Just like God hears our prayers but sometimes God has another agenda for us, the disciples wanted to see more cures, but Jesus has another agenda to proclaim the message of good news in other towns. The people wanted to pin Jesus down, to capture his power and charisma and reserve it for themselves. But he had other plans.
We cannot read Jesus’ mind. We cannot bottle God’s power, as much as we would love to be able to put it in a vial so as to inject it whenever someone gets ill.

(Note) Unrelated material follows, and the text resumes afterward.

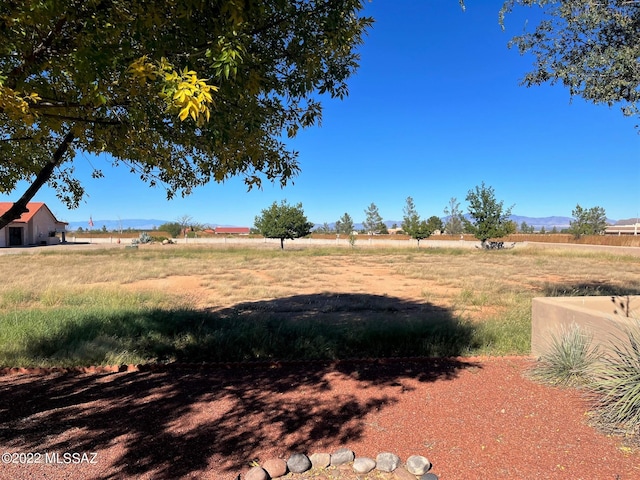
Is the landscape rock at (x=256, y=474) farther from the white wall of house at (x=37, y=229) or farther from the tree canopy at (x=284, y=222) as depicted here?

If we are going to follow Jesus, we will need to leave Simon Peter’s mother-in-law’s house and leave Capernaum and after some time in prayer perhaps in a deserted place, not get pinned down and go to neighboring towns. There, we can see Jesus at work among us. Sometimes it is in bringing healing of various sorts. Sometimes it is preaching words of promise or challenge. Sometimes, it is placing people in our pathways whom we can serve, just as Simon’s mother-in-law served Jesus. Sometimes, it might even be casting out demons in Jesus’ name.
For us to see Jesus in the world, we must not get pinned down either. It was necessary for us to make that long journey to Thailand because we have gotten too comfortable in being pinned down here at FCBC! If we stayed at the Downtown Inn in Chiang Mai much longer, we would have naturally gotten pinned down there too. One of the revelations we received was learning how to get to Thailand. Before we went, it was unfamiliar and too far. Now it is familiar and more importantly, we have seen how God is working among the people there. If our Baptist ancestors wanted to just keep Jesus for themselves in the United States, the hill tribes of Thailand may never have known God. When we listen to God and become faithful to his calling, we don’t get pinned down in San Francisco, we respond by sending our group to Thailand. I can’t wait to see which way God will be calling our church into missions in the days and years to come!

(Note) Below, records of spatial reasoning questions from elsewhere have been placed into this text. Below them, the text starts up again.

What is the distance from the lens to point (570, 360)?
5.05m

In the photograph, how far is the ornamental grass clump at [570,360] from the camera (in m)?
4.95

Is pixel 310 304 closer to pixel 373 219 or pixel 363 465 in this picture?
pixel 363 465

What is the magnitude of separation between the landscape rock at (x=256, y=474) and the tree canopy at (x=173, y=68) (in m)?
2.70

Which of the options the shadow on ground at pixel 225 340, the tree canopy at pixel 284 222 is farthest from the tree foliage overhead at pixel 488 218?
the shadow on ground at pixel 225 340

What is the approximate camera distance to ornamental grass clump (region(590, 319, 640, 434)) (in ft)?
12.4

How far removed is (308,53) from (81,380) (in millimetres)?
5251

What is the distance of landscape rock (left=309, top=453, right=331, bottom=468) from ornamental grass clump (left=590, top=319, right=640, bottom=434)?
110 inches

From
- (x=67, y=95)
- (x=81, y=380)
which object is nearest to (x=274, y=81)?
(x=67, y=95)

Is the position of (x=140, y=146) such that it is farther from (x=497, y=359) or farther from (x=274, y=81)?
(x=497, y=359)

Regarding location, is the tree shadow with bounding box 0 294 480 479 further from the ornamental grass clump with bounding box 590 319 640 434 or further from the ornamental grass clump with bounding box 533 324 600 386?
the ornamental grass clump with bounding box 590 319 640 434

God may have an agenda for us and our church that is different from what we want to do. Listen to this often cited prayer:
I asked God for strength that I might achieve.

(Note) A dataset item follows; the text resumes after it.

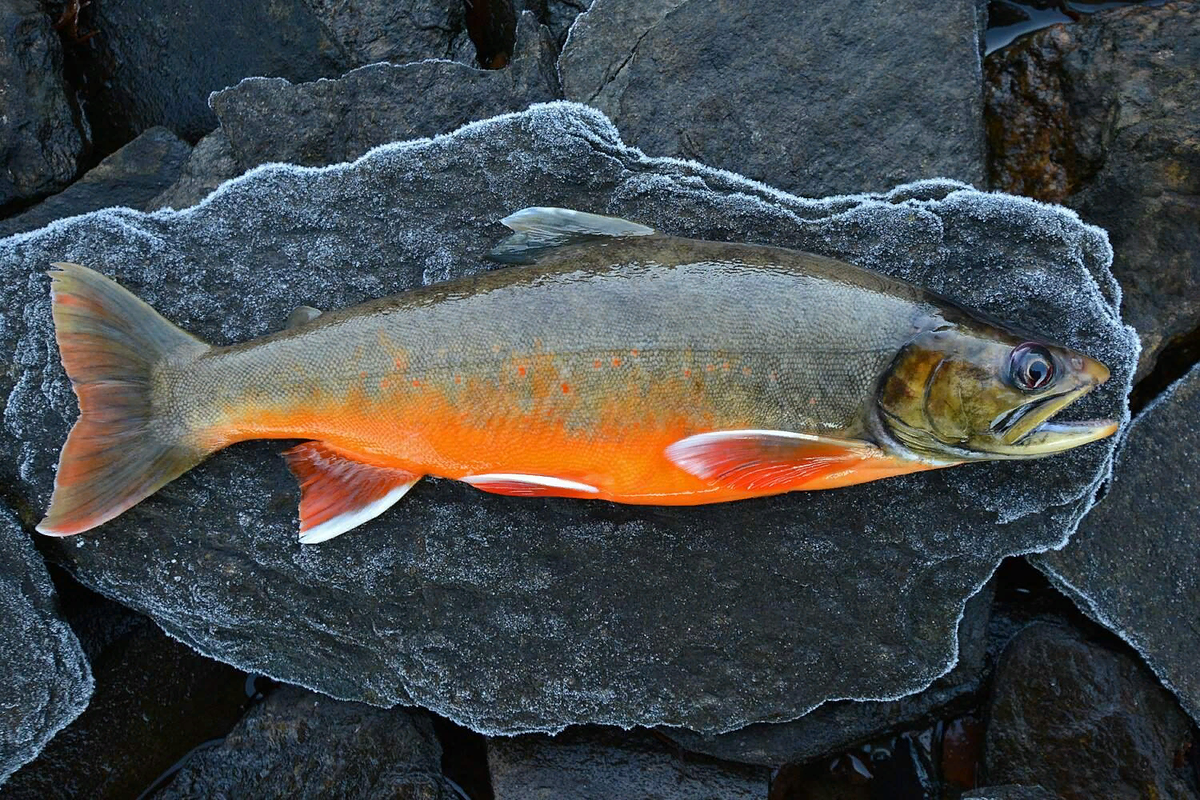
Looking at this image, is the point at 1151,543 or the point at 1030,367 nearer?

I was made weak that I might learn humbly to obey.
I asked for health that I might do greater things.
I was given infirmity that I might do better things.
I asked for riches that I might be happy.
I was given poverty that I might be wise.
I asked for power that I might have the praise of people.
I was given weakness that I might feel the need of God.
I asked for all the things that I might enjoy life.
I was given life that I might enjoy all things.
I got nothing that I asked for, but everything I hoped for.
Almost despite myself, my unspoken prayers were answered.
I am, among all people, most richly blessed. (Anonymous)
As we launch this new year in our church, there is nothing wrong with heaving prayers against the door of heaven. And God knows we have many prayers. When Jesus needed strength, he went off to pray. We should do no less.
But we can’t capture him; we cannot pin him down. He has a broader agenda than we will ever see. He will do among us that which is best for us and for the kingdom of heaven. If that isn’t the way we want to go, then maybe our desires need to be realigned with the ways that Jesus chooses to be revealed among us.
In the times when we get to listen in on Jesus’ own prayers, we find that this is what they are about. Not my will be done, but “Thy will be done.” When God’s will is done, Jesus is fully revealed.
Let us pray.
Gracious God, we pray that we are open to listening to your will for our lives and for our church. Comfort us when we discover that a cure may not be forthcoming but give us the grace to celebrate when healing of mind, soul, heart and relationships happen. Teach us to not keep Jesus pinned down for our needs and show us to follow him as he goes out to proclaim the message of hope and peace in the neighboring towns. Amen.